Prompt: Quote verbatim the lines running from the line containing "Looking at the options" through the line containing "Is the kitchen", including both of those lines.

(Scene-based reasoning records)
━━━━━━━━━━━━━━━━━━━━

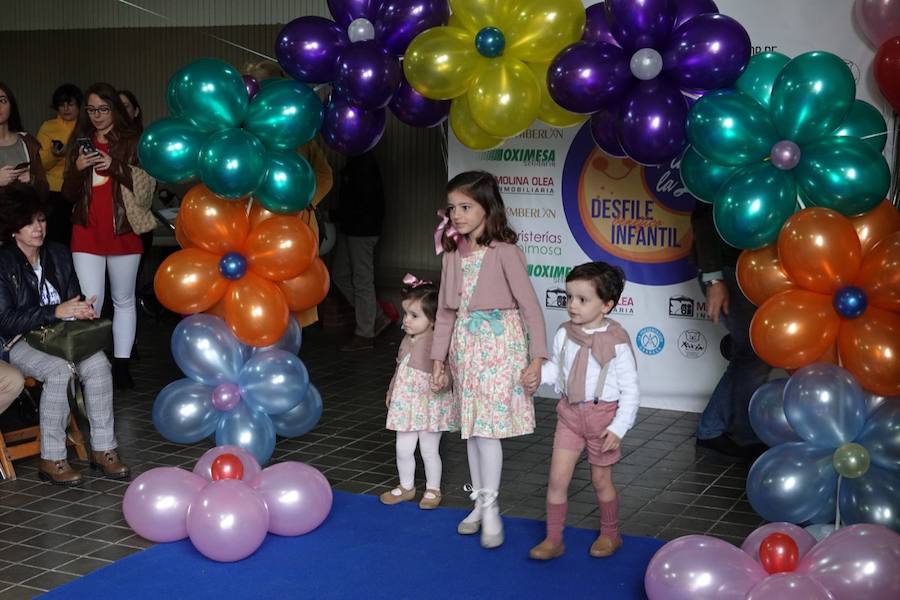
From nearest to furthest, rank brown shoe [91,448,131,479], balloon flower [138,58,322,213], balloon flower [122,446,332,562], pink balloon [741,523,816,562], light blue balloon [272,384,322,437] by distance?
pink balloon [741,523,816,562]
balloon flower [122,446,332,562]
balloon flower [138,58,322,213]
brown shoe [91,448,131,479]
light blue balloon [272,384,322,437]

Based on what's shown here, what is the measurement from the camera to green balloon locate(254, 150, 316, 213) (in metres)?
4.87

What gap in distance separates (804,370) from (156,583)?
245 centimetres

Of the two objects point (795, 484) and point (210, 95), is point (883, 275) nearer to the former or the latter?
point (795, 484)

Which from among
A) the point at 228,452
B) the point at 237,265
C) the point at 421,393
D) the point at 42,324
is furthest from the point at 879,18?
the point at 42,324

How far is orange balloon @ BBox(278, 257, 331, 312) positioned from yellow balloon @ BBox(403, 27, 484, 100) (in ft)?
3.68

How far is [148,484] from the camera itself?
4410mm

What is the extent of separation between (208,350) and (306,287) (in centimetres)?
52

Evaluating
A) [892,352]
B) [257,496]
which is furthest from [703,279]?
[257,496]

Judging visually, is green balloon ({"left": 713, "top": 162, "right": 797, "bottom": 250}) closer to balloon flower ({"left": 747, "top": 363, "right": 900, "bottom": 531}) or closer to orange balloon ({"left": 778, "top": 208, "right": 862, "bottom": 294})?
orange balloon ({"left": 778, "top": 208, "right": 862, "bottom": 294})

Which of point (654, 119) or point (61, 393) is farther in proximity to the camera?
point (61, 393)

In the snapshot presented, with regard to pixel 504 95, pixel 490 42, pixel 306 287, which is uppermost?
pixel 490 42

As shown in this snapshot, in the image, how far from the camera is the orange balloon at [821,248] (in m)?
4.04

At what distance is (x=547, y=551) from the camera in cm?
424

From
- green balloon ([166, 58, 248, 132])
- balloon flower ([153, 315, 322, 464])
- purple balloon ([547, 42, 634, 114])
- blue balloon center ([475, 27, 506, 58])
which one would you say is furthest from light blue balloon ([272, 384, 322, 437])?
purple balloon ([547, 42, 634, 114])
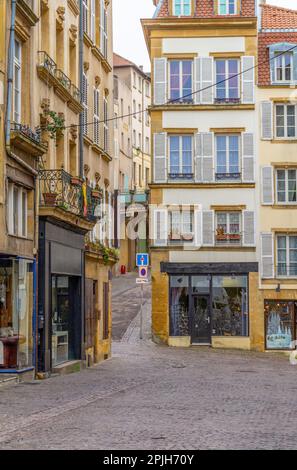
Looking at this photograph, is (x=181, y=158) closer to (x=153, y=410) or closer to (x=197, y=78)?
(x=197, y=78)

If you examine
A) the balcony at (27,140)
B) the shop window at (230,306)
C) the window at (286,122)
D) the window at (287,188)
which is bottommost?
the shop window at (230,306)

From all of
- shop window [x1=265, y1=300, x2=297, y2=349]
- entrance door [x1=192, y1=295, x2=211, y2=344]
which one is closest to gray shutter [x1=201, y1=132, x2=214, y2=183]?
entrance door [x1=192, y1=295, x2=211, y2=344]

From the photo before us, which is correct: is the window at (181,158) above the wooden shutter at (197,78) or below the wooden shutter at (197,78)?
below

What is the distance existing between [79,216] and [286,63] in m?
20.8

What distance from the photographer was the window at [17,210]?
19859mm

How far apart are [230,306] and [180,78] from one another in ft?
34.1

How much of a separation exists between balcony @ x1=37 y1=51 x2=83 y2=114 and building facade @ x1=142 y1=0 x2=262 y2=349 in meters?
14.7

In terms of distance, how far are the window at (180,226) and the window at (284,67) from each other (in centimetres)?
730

━━━━━━━━━━━━━━━━━━━━

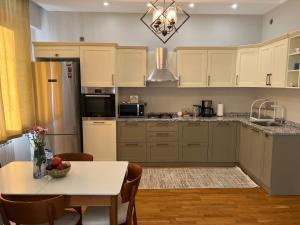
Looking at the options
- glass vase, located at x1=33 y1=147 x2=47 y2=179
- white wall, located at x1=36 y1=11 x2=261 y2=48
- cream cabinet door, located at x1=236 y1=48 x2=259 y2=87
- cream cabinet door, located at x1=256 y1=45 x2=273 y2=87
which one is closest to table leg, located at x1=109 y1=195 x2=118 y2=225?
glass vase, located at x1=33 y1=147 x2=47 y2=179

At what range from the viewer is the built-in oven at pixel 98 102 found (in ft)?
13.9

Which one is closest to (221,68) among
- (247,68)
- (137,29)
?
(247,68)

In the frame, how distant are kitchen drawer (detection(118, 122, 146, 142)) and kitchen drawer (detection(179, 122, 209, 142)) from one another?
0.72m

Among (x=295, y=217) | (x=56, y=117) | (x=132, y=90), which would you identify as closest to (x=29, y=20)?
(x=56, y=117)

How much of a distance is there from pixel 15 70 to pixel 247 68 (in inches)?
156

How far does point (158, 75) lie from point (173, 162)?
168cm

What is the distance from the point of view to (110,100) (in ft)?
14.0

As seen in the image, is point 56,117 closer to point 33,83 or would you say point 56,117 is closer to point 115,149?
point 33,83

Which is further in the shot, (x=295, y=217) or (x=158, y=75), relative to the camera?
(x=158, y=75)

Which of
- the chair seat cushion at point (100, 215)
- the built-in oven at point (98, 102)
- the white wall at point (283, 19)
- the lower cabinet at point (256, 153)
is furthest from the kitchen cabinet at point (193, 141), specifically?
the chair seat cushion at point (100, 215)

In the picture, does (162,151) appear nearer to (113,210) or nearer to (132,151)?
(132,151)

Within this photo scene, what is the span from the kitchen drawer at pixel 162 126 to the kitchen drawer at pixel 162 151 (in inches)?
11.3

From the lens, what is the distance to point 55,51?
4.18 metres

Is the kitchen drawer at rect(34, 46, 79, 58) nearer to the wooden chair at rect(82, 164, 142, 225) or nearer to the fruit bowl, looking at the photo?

━━━━━━━━━━━━━━━━━━━━

Response:
Looking at the options
- glass vase, located at x1=33 y1=147 x2=47 y2=179
- white wall, located at x1=36 y1=11 x2=261 y2=48
- cream cabinet door, located at x1=236 y1=48 x2=259 y2=87
- cream cabinet door, located at x1=256 y1=45 x2=273 y2=87
which one is closest to table leg, located at x1=109 y1=195 x2=118 y2=225?
glass vase, located at x1=33 y1=147 x2=47 y2=179

At what range from the viewer is the built-in oven at pixel 98 102 found (in ft)?
13.9

Which one is closest to (221,68) among
- (247,68)
- (137,29)
?
(247,68)

In the frame, how distant are kitchen drawer (detection(118, 122, 146, 142)) and kitchen drawer (detection(179, 122, 209, 142)) from one another?
0.72m

Among (x=295, y=217) | (x=56, y=117) | (x=132, y=90), which would you identify as closest to (x=29, y=20)?
(x=56, y=117)

How much of a distance is there from pixel 15 70 to pixel 247 68 (in inches)?
156

How far does point (158, 75) lie from point (173, 162)?
168cm

What is the distance from the point of view to (110,100) (in ft)?
14.0

As seen in the image, is point 56,117 closer to point 33,83 or would you say point 56,117 is closer to point 115,149?
point 33,83

Which is further in the shot, (x=295, y=217) or (x=158, y=75), relative to the camera?
(x=158, y=75)

Which of
- the chair seat cushion at point (100, 215)
- the built-in oven at point (98, 102)
- the white wall at point (283, 19)
- the lower cabinet at point (256, 153)
is furthest from the kitchen cabinet at point (193, 141), specifically?
the chair seat cushion at point (100, 215)

In the picture, does (162,151) appear nearer to (113,210) or nearer to (132,151)?
(132,151)

Within this photo scene, what is the span from the kitchen drawer at pixel 162 126 to the kitchen drawer at pixel 162 151 (in inches)?
11.3

From the lens, what is the distance to point 55,51?
4.18 metres

Is the kitchen drawer at rect(34, 46, 79, 58) nearer to the wooden chair at rect(82, 164, 142, 225) or nearer to the fruit bowl, looking at the photo?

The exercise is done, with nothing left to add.